The gap I am confused about is that the Business Requirements and User stories generally don’t define the necessary details needed to describe functional components and I am not sure they even should. The Non-Technical BA’s wouldn’t understand the intricacies of how to do this even if we asked them to so it seems they belong in the Functional Requirements, however according to the formal definition of functional requirements they are to define the behavior of systems:
A function is described as a set of inputs, the behavior, and outputs (see also software). Functional requirements may be calculations, technical details, data manipulation and processing and other specific functionality that define what a system is supposed to accomplish.

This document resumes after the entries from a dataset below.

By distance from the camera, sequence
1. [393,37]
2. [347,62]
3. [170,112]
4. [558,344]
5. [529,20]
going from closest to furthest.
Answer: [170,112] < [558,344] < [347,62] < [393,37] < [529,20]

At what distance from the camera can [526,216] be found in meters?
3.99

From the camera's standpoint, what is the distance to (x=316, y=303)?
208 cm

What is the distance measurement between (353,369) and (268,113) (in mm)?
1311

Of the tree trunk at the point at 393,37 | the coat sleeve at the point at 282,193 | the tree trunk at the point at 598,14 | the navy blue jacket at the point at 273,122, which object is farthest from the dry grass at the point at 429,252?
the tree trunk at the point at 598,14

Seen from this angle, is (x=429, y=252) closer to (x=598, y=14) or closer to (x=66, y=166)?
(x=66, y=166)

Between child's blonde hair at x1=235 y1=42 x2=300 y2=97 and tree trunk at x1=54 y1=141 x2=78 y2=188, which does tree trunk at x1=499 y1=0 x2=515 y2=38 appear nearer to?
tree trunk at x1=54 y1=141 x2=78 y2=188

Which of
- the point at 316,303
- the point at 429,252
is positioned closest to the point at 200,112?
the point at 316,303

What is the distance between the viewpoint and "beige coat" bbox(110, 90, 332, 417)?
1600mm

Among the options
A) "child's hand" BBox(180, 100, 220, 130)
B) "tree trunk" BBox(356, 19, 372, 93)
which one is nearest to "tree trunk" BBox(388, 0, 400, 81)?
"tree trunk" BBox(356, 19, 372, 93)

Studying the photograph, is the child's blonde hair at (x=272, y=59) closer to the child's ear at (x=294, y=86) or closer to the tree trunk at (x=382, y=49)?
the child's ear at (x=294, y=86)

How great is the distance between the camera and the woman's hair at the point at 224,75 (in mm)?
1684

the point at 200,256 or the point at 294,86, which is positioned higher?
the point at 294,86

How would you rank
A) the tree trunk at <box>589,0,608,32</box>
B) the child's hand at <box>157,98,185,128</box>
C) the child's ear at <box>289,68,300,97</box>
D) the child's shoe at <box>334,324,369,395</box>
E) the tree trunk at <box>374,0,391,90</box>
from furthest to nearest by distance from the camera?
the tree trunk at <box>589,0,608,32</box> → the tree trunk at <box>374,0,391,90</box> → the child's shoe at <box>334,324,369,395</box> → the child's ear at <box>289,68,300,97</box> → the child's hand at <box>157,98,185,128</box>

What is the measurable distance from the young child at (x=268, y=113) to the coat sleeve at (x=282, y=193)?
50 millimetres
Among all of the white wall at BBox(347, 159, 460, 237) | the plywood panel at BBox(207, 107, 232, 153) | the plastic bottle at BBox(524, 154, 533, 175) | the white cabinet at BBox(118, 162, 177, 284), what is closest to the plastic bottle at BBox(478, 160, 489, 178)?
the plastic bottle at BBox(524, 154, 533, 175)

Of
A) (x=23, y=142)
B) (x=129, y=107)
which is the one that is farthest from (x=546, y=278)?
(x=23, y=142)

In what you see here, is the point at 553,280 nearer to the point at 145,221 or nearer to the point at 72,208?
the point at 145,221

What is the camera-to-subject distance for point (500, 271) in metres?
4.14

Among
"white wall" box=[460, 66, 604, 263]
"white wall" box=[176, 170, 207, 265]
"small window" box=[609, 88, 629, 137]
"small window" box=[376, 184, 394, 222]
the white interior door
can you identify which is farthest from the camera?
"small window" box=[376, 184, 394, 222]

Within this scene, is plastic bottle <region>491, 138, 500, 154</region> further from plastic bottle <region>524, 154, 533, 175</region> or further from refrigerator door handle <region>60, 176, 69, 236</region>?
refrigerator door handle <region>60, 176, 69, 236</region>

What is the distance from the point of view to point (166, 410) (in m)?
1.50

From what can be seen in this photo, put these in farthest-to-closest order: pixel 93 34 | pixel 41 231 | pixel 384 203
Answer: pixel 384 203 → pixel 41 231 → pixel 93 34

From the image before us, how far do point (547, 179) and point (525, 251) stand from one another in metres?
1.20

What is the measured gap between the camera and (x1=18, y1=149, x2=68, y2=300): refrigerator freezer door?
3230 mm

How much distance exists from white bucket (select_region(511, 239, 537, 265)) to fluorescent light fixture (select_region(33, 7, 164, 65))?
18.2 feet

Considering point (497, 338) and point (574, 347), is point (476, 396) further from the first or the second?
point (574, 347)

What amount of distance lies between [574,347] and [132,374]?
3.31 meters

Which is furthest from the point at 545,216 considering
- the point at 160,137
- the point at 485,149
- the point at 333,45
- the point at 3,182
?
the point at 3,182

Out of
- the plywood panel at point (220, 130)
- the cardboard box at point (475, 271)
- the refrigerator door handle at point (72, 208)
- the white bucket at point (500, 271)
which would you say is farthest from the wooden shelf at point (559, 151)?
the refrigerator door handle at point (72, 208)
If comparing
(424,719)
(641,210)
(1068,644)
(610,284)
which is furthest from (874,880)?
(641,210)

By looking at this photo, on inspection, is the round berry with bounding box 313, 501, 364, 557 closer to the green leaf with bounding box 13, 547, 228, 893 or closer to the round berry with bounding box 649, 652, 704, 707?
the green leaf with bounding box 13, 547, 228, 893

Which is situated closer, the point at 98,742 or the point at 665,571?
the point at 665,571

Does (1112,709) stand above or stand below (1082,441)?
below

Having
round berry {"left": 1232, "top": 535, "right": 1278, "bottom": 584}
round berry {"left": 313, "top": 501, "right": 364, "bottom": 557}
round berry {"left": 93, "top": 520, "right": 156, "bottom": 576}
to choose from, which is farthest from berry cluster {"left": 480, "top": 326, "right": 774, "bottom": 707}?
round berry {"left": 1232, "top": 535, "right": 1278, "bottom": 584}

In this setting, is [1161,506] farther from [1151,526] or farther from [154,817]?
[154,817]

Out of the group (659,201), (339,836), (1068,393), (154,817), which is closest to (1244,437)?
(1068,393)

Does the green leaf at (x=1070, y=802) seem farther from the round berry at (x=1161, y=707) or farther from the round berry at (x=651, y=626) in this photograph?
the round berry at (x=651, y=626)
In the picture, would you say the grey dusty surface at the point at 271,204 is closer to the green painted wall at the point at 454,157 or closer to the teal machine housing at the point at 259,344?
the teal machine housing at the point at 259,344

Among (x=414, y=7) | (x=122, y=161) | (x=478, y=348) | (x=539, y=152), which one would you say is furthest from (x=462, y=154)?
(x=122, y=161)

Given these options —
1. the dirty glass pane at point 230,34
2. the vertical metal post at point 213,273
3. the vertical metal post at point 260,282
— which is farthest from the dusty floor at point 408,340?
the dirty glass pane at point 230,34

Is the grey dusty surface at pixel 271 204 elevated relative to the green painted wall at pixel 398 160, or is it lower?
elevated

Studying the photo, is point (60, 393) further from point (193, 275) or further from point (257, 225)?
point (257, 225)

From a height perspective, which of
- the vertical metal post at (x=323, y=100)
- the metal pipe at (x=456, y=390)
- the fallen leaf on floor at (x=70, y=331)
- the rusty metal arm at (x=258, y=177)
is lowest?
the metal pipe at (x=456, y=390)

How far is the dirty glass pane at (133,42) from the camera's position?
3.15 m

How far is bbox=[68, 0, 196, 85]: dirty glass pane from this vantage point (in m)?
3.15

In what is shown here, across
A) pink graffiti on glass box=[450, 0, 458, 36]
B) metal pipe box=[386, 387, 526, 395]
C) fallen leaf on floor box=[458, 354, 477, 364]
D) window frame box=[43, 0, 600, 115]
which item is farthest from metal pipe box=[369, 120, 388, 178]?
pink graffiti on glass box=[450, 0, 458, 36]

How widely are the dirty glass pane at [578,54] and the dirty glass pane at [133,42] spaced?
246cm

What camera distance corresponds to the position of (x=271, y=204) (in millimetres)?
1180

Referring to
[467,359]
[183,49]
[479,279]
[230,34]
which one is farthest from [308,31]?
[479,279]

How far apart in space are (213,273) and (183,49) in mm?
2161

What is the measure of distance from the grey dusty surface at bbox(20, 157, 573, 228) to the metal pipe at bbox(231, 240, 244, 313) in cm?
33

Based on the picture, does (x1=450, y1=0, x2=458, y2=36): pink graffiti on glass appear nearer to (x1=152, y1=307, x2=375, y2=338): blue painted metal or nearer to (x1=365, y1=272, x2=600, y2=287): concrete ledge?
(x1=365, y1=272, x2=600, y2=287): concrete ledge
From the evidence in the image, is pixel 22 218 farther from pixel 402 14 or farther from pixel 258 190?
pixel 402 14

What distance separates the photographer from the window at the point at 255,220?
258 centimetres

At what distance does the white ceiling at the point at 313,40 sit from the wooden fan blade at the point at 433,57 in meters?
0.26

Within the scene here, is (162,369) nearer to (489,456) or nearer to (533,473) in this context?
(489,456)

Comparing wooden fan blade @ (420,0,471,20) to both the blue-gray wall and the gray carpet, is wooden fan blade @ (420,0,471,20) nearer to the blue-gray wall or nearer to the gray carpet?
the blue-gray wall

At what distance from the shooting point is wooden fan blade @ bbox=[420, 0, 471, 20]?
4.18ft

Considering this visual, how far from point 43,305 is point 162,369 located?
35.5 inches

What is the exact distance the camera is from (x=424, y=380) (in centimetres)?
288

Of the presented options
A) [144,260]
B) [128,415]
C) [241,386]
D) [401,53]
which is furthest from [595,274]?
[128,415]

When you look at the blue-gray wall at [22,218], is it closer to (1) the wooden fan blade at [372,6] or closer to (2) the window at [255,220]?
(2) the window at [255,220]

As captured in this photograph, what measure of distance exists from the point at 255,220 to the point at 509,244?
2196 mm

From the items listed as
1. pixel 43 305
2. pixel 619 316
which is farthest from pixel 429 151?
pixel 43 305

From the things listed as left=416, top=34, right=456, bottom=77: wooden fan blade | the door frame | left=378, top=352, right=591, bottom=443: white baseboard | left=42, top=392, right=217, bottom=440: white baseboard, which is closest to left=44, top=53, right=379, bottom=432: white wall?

Functional Requirements (Wikipedia)
Everybody on the team is dealing with this differently right now. Our approved document for capturing FR’s is limited in a way that forces us to define functions of a component and not details of the component itself. Some BSA’s and SE’s are defining functions with empty conditions and acceptance criteria and using the Inputs field to define properties of the component. Others still are not even capturing the information or they have it scattered in notes that they attach to functions.
Others still argue with the Non-Technical BA’s claiming their requirements aren’t specific enough and the Scrum master’s answer is encouraging us to split things into total obfuscated oblivion with the hope that things become more estimable.
Is my understanding of the definition of functional requirements limited here?
CLARIFICATION: I felt I should clarify that when I say Business Requirements I mean VERY high level vision statements from a management level. They are almost irrelevant to the project in all but water cooler talk. The actual used requirements are User Stories.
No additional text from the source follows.